## THE PROBLEM
Present all of the rows below as a numbered list, one line per item, leaving out any blank lines.

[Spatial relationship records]
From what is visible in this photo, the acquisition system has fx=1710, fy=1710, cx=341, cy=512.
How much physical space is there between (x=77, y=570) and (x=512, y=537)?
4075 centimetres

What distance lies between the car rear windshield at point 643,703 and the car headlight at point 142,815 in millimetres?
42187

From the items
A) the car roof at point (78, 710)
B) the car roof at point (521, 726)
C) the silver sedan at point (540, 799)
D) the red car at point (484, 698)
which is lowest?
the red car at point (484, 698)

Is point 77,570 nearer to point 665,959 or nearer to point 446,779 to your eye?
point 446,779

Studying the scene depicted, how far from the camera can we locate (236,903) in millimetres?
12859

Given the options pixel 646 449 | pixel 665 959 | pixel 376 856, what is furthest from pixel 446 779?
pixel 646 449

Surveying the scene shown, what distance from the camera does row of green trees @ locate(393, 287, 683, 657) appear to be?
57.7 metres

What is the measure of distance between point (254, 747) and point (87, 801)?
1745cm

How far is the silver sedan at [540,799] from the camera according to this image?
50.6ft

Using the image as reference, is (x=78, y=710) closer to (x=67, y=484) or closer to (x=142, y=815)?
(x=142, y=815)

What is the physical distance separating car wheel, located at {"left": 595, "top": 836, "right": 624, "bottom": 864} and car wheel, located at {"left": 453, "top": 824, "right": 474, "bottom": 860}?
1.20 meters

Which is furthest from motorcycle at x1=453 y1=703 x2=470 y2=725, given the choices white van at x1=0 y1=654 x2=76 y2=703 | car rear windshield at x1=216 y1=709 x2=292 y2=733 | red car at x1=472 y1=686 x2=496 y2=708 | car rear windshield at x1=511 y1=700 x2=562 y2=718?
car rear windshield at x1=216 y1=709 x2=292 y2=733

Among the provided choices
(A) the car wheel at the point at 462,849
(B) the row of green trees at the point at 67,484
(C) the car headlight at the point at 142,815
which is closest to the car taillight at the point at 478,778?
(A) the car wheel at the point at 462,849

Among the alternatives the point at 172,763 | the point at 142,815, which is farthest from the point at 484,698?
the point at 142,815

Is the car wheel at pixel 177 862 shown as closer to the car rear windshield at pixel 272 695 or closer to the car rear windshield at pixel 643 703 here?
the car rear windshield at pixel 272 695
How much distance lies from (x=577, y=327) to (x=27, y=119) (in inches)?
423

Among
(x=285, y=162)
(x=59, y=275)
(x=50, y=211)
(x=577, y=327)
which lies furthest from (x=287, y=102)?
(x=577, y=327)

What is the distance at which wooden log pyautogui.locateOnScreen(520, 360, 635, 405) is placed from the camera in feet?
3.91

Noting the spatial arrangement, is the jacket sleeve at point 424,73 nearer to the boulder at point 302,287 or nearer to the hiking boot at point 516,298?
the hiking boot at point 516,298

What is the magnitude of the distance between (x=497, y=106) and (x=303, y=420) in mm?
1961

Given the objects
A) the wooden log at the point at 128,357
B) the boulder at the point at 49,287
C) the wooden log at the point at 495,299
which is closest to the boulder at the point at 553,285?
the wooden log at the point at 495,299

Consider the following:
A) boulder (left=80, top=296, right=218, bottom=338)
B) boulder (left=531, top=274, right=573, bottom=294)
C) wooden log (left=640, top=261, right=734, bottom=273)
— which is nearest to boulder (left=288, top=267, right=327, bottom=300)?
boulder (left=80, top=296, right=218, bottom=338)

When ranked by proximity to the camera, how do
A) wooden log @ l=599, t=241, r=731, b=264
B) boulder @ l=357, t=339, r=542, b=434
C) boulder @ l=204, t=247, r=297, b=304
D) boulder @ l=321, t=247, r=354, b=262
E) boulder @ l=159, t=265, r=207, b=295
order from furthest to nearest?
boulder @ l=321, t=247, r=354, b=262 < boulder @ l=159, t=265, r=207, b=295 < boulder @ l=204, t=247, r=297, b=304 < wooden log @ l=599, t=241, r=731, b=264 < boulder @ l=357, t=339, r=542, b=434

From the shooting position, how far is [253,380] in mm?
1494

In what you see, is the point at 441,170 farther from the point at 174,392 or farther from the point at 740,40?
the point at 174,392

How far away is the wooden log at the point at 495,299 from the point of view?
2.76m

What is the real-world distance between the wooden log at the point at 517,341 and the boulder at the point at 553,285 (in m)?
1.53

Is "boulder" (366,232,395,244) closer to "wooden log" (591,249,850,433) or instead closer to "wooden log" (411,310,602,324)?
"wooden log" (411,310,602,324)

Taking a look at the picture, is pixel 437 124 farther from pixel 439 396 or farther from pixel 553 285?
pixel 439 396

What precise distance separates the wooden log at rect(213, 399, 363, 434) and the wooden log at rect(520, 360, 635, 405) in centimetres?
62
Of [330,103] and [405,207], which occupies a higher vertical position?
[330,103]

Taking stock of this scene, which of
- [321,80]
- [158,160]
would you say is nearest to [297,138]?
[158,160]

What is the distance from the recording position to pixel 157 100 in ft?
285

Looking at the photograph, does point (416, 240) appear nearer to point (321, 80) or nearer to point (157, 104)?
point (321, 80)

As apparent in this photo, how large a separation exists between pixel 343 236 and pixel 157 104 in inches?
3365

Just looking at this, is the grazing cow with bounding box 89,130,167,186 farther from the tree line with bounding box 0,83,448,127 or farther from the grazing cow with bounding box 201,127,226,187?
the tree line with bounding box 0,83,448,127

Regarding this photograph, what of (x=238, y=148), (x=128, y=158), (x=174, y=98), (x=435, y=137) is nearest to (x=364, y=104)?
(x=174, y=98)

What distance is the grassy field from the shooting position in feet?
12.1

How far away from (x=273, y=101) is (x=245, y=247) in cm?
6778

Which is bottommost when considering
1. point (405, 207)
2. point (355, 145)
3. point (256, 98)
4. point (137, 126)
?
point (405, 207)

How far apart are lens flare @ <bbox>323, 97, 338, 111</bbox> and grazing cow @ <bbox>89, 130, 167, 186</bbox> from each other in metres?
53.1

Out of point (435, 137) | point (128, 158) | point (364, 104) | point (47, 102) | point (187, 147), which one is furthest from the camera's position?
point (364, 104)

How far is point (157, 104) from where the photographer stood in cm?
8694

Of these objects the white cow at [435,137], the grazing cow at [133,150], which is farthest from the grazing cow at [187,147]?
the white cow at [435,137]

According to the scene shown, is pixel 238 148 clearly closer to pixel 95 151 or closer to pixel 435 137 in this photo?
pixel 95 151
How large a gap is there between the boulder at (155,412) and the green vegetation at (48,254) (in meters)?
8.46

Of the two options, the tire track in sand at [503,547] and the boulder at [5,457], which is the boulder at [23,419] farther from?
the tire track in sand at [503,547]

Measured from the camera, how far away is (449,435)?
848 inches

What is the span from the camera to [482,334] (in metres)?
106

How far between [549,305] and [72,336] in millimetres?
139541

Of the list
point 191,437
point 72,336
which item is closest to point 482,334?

## SOLUTION TO THIS TASK
1. From what is visible in this photo, the acquisition system has fx=1710, fy=1710, cx=341, cy=512.
2. How much physical space is there between (x=77, y=570) and (x=512, y=537)?
3. 4075 centimetres
4. What distance lies between the car rear windshield at point 643,703 and the car headlight at point 142,815 in millimetres?
5. 42187
6. From the items
7. A) the car roof at point (78, 710)
8. B) the car roof at point (521, 726)
9. C) the silver sedan at point (540, 799)
10. D) the red car at point (484, 698)
11. which is lowest?
12. the red car at point (484, 698)
13. Is point 77,570 nearer to point 665,959 or nearer to point 446,779 to your eye?
14. point 446,779
15. Studying the scene depicted, how far from the camera can we locate (236,903) in millimetres?
16. 12859
17. Given the options pixel 646 449 | pixel 665 959 | pixel 376 856, what is furthest from pixel 446 779?
18. pixel 646 449
19. Surveying the scene shown, what distance from the camera does row of green trees @ locate(393, 287, 683, 657) appear to be?
20. 57.7 metres
21. What is the measure of distance between point (254, 747) and point (87, 801)?
22. 1745cm
23. How far is the silver sedan at [540,799] from the camera according to this image?
24. 50.6ft
25. Using the image as reference, is (x=78, y=710) closer to (x=67, y=484) or closer to (x=142, y=815)?
26. (x=142, y=815)
27. What is the physical distance separating car wheel, located at {"left": 595, "top": 836, "right": 624, "bottom": 864} and car wheel, located at {"left": 453, "top": 824, "right": 474, "bottom": 860}?
28. 1.20 meters
29. Which is furthest from motorcycle at x1=453 y1=703 x2=470 y2=725, given the choices white van at x1=0 y1=654 x2=76 y2=703 | car rear windshield at x1=216 y1=709 x2=292 y2=733 | red car at x1=472 y1=686 x2=496 y2=708 | car rear windshield at x1=511 y1=700 x2=562 y2=718?
30. car rear windshield at x1=216 y1=709 x2=292 y2=733
31. Among the provided choices
32. (A) the car wheel at the point at 462,849
33. (B) the row of green trees at the point at 67,484
34. (C) the car headlight at the point at 142,815
35. which is closest to the car taillight at the point at 478,778?
36. (A) the car wheel at the point at 462,849
37. Among the alternatives the point at 172,763 | the point at 142,815, which is farthest from the point at 484,698?
38. the point at 142,815
39. Is the car wheel at pixel 177 862 shown as closer to the car rear windshield at pixel 272 695 or closer to the car rear windshield at pixel 643 703 here?
40. the car rear windshield at pixel 272 695
41. How much distance lies from (x=577, y=327) to (x=27, y=119) (in inches)?
42. 423
43. Among
44. (x=285, y=162)
45. (x=59, y=275)
46. (x=50, y=211)
47. (x=577, y=327)
48. which lies furthest from (x=287, y=102)?
49. (x=577, y=327)
50. What is the distance at which wooden log pyautogui.locateOnScreen(520, 360, 635, 405) is placed from the camera in feet?
51. 3.91
52. Noting the spatial arrangement, is the jacket sleeve at point 424,73 nearer to the boulder at point 302,287 or nearer to the hiking boot at point 516,298?
53. the hiking boot at point 516,298
54. What is the magnitude of the distance between (x=497, y=106) and (x=303, y=420) in mm?
55. 1961
56. Given the objects
57. A) the wooden log at the point at 128,357
58. B) the boulder at the point at 49,287
59. C) the wooden log at the point at 495,299
60. which is closest to the boulder at the point at 553,285?
61. the wooden log at the point at 495,299
62. Consider the following:
63. A) boulder (left=80, top=296, right=218, bottom=338)
64. B) boulder (left=531, top=274, right=573, bottom=294)
65. C) wooden log (left=640, top=261, right=734, bottom=273)
66. — which is nearest to boulder (left=288, top=267, right=327, bottom=300)?
67. boulder (left=80, top=296, right=218, bottom=338)
68. When ranked by proximity to the camera, how do
69. A) wooden log @ l=599, t=241, r=731, b=264
70. B) boulder @ l=357, t=339, r=542, b=434
71. C) boulder @ l=204, t=247, r=297, b=304
72. D) boulder @ l=321, t=247, r=354, b=262
73. E) boulder @ l=159, t=265, r=207, b=295
74. order from furthest to nearest?
75. boulder @ l=321, t=247, r=354, b=262 < boulder @ l=159, t=265, r=207, b=295 < boulder @ l=204, t=247, r=297, b=304 < wooden log @ l=599, t=241, r=731, b=264 < boulder @ l=357, t=339, r=542, b=434
76. From the shooting position, how far is [253,380] in mm?
77. 1494
78. In what you see, is the point at 441,170 farther from the point at 174,392 or farther from the point at 740,40?
79. the point at 174,392
80. How far away is the wooden log at the point at 495,299 from the point of view?
81. 2.76m
82. What is the real-world distance between the wooden log at the point at 517,341 and the boulder at the point at 553,285 (in m)?
83. 1.53
84. Is "boulder" (366,232,395,244) closer to "wooden log" (591,249,850,433) or instead closer to "wooden log" (411,310,602,324)?
85. "wooden log" (411,310,602,324)
86. Taking a look at the picture, is pixel 437 124 farther from pixel 439 396 or farther from pixel 553 285?
87. pixel 439 396
88. What precise distance separates the wooden log at rect(213, 399, 363, 434) and the wooden log at rect(520, 360, 635, 405) in centimetres?
89. 62
90. Of [330,103] and [405,207], which occupies a higher vertical position?
91. [330,103]
92. Taking stock of this scene, which of
93. - [321,80]
94. - [158,160]
95. would you say is nearest to [297,138]?
96. [158,160]
97. What is the distance from the recording position to pixel 157 100 in ft?
98. 285
99. Looking at the photograph, does point (416, 240) appear nearer to point (321, 80) or nearer to point (157, 104)?
100. point (321, 80)
101. As apparent in this photo, how large a separation exists between pixel 343 236 and pixel 157 104 in inches?
102. 3365
103. Just looking at this, is the grazing cow with bounding box 89,130,167,186 farther from the tree line with bounding box 0,83,448,127 or farther from the grazing cow with bounding box 201,127,226,187?
104. the tree line with bounding box 0,83,448,127
105. Regarding this photograph, what of (x=238, y=148), (x=128, y=158), (x=174, y=98), (x=435, y=137) is nearest to (x=364, y=104)?
106. (x=174, y=98)
107. What distance is the grassy field from the shooting position in feet?
108. 12.1
109. How far away from (x=273, y=101) is (x=245, y=247) in cm?
110. 6778
111. Which is bottommost when considering
112. 1. point (405, 207)
113. 2. point (355, 145)
114. 3. point (256, 98)
115. 4. point (137, 126)
116. ?
117. point (405, 207)
118. How far apart are lens flare @ <bbox>323, 97, 338, 111</bbox> and grazing cow @ <bbox>89, 130, 167, 186</bbox> from each other in metres?
119. 53.1
120. Out of point (435, 137) | point (128, 158) | point (364, 104) | point (47, 102) | point (187, 147), which one is furthest from the camera's position?
121. point (364, 104)
122. How far is point (157, 104) from where the photographer stood in cm?
123. 8694
124. Of these objects the white cow at [435,137], the grazing cow at [133,150], which is farthest from the grazing cow at [187,147]?
125. the white cow at [435,137]
126. According to the scene shown, is pixel 238 148 clearly closer to pixel 95 151 or closer to pixel 435 137 in this photo?
127. pixel 95 151
128. How large a gap is there between the boulder at (155,412) and the green vegetation at (48,254) (in meters)?
129. 8.46
130. Of the two options, the tire track in sand at [503,547] and the boulder at [5,457], which is the boulder at [23,419] farther from?
131. the tire track in sand at [503,547]
132. Measured from the camera, how far away is (449,435)?
133. 848 inches
134. What is the span from the camera to [482,334] (in metres)?
135. 106
136. How far between [549,305] and [72,336] in millimetres?
137. 139541
138. Of the list
139. point 191,437
140. point 72,336
141. which item is closest to point 482,334?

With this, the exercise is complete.